The very mention of diamond evokes fantasies of fabulous riches and dreams of love and power. Up to the Middle Ages they were so rare and expensive that only royalty could afford diamonds. But in modern times even ordinary people are able to possess a few, thanks to the discovery of numerous diamond deposits elsewhere on the planet plus high, albeit controlled, production.
Diamonds were discovered in India by the 4th century BCE. In addition to the diamond legends, India yielded many legendary diamonds, including the Koh-i-Noor, the Orlov, the Hope, and the Sancy. Today the Majhgawan pipe, a primary source near Panna, is the India’s only producing diamond source.
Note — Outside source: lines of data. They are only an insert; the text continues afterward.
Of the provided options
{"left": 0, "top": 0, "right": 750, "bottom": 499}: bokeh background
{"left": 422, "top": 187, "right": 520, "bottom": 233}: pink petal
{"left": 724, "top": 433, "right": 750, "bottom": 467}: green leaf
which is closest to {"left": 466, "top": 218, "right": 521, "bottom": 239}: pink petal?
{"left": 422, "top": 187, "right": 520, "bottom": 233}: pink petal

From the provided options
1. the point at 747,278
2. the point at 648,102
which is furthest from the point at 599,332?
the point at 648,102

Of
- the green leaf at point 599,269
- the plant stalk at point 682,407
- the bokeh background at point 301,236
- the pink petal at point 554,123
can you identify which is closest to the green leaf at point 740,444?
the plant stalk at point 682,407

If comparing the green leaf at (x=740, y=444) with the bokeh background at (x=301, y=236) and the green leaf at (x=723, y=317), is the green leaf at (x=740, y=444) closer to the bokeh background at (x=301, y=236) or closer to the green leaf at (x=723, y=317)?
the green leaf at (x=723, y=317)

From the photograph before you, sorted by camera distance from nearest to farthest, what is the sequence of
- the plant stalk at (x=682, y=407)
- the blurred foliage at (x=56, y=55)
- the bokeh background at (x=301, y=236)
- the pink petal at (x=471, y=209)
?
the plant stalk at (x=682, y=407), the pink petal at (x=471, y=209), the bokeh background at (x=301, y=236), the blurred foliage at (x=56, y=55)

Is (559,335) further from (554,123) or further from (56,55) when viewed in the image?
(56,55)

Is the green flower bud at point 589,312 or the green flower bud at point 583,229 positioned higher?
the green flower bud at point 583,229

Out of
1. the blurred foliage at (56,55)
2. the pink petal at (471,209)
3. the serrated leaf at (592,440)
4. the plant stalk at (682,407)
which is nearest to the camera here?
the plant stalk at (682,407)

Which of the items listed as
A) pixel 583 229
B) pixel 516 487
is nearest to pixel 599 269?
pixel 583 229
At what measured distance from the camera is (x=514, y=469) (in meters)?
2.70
At one time, India appears to have been the only source of this valuable gem until about the early eighteenth century when diamonds were discovered in Borneo and later elsewhere, such as in South Africa and Russia. Although ancient Sanskrit texts mention several areas where diamonds were found, verifiable historical records are available for only a few deposits. Mining activities in southern India – which in its time was the leading producer of this gem and had yielded some of the most famous stones in history – gradually declined and had become defunct by the time diamonds were discovered elsewhere in the world.
The 1867 discovery of diamonds in the Cape Colony, now a province in South Africa, changed forever the supply and marketing of diamonds. As annual world diamond production increased exponentially, a once extremely rare material became more accessible to Western society with its growing wealth, science learned that diamonds came from volcanoes, and everyone learned of Cecil John Rhodes, Barney Barnato, Kimberley, and De Beers. Today South Africa maintains its position as a major diamond producer. If not for the controlled production and distribution of the South African diamond mines, diamonds could have been easily devalued and lost much the mystique they hold for us today.